The Problem with Unlimited PTO

Americans are notorious for not taking vacations. Employees consistently have leftover vacation days at the end of the year… and it affects their work. In fact, Glassdoor found that the average American only took about 54 percent of their PTO days in 2018.

The bright side is employers are increasingly recognizing the importance of time off and the affect stress can have on workplace performance. Companies are trying all kinds of tactics, from summer hours or 4-day workweeks, to unlimited PTO to encourage employees to take time off, or at least look like they’re encouraging time off.

The problem with things like unlimited PTO is that they ultimately end up hurting employees. An employee who took five weeks of PTO (even though that’s allowed under company policy), versus one who only took one week, is likely looked down on, or at the very least, loses key projects or accounts to workers who didn’t take time off.

While companies may have the intention of helping improve employees’ work-life balance with unlimited PTO, it’s difficult to make sure staff and managers are using it the way it’s intended. Whether it’s employees not providing enough notice when they want to take vacation, or managers fostering an environment where staff feels punished when they use PTO, having a policy as ambiguous as “unlimited PTO” invites confusion and misuse. Employees with a positive view of your company may view it as a perk, but those with a less positive opinion may just see it as lip service.

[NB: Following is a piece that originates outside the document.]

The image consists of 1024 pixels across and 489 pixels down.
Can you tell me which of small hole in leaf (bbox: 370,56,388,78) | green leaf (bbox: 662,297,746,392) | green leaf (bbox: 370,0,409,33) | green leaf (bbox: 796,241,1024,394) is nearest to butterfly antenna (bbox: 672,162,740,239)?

Employees and managers need clear expectations, which most unlimited PTO policies don’t have…and you don’t have to offer unlimited PTO in order to promote healthy work-life integration.

Here are 3 tips to help employees use your company’s PTO policy the way it was intended:

Lead by example. As a manager, you can’t expect your team to use their vacation days if you aren’t. Talk about upcoming trips planned, encourage your team to take days off, make it visible when you’re taking time off and limit the amount of time you’re working or responding to emails while out of the office.

Set expectations. Make it clear what is expected when an employee is out on vacation. Whether it’s having someone report back to them from a meeting, or turning in a project before they head out, make it clear so there are no issues and a team member’s absence doesn’t negatively affect the rest of your team.

Focus on engagement. Productive and happy employees are engaged employees. When they’re not on vacation, conduct regular check-ins with employees on how they’re doing, what they’d like to do more of, any challenges they’re facing. Also called “stay interviews,” the point is to build relationships and collaborate with employees to come up with new challenges they can tackle or help them work through a problem, so they remain engaged and involved when they’re in the office.